58Atqui pugnantibus et 
59      <hi>contra</hi>
60      riis studiis consiliisque semper utens nihil
61
62      <lb/>
63      quieti videre, nihil tranquilli potest.
64
65      <lb/>
66      Quodsi vitam omnem continent, neglegentur?
67
68      <lb/>
69      Nam, ut sint illa vendibiliora, haec uberiora certe sunt.
70Quamquam id quidem licebit iis existimare, qui legerint.
71Nos autem hanc omnem quaestionem de finibus bonorum et malorum, 
72      <lb/>
73      id est voluptatem.
74Homines optimi non intellegunt totam rationem everti, 
75      <lb/>
76      si ita res se habeat.
77Nam si ea sola voluptas esset, 
78      <choice>
79        <sic>que</sic>
80        <corr>quae</corr>
81      </choice>
82       quasi delapsa 
83      <lb/>
84      de caelo est ad quiete vivendum, caritatem, praesertim cum omnino nulla sit causa peccandi.
85Quae enim cupiditates a natura proficiscuntur, 
86      <lb/>
87      facile explentur sine ulla iniuria, quae autem inanes sunt, iis parendum non est.
88
89      <lb/>
90      Nihil enim desiderabile concupiscunt, plusque in ipsa iniuria detrimenti est quam in.
91
92    </text>
93    
94
95  </body>
96  
97
98</document>

Many of the previous flaws manifest as well with this implementation from the standard library. There’s excessive additional whitespace, also of significance after each lb tag.

Configuration interfaces

class delb.DefaultStringOptions[source]

This object’s class variables are used to configure the serialization parameters that are applied when nodes are coerced to str objects. Hence it also applies when node objects are fed to the print() function and in other cases where objects are implicitly cast to strings.

Attention

Use this once to define behaviour on application level. For thread-safe serializations of nodes with diverging parameters use XMLNodeType.serialize()! Think thrice whether you want to use this facility in a library.

format_options: ClassWar[None | FormatOptions] = None

An instance of delb.FormatOptions can be provided to configure formatting.

namespaces: ClassWar[None | NamespaceDeclarations] = None

A mapping of prefixes to namespaces. Any other prefixes for undeclared namespaces are enumerated with the prefix ns.

newline: ClassWar[None | str] = None

See io.TextIOWrapper for a detailed explanation of the parameter with the same name.

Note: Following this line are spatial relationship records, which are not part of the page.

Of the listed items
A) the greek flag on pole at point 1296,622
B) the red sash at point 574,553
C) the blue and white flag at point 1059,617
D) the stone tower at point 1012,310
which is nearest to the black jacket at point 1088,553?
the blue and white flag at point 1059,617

classmethod reset_defaults()[source]

Restores the factory settings.

class delb.FormatOptions(align_attributes: bool = False, indentation: str = '\t', width: int = 0)[source]

Instances of this class can be used to define serialization formatting that is not so hard to interpret for instances of Homo sapiens s., but more costly to compute.

When it’s employed whitespace contents will be collapsed and trimmed, newlines will be inserted to improve readability, but only where further whitespace reduction would drop it again.

The serialization respects when a tag node bears the xml:space attribute with the value preserve. But if any descendent of such annotated node signals to allow whitespace alterations again that has no effect. Such attributes with invalid values are ignored.

align_attributes: bool

Determines whether attributes’ names and values line up sharply around vertically aligned equal signs.

indentation: str

This string prefixes descending nodes’ contents one time per depth level.

width: int

A positive value indicates that text nodes shall get wrapped at this character position. Indentations are not considered as part of text. This parameter is purposed to define reasonable widths for text displays that could be scrolled horizontally.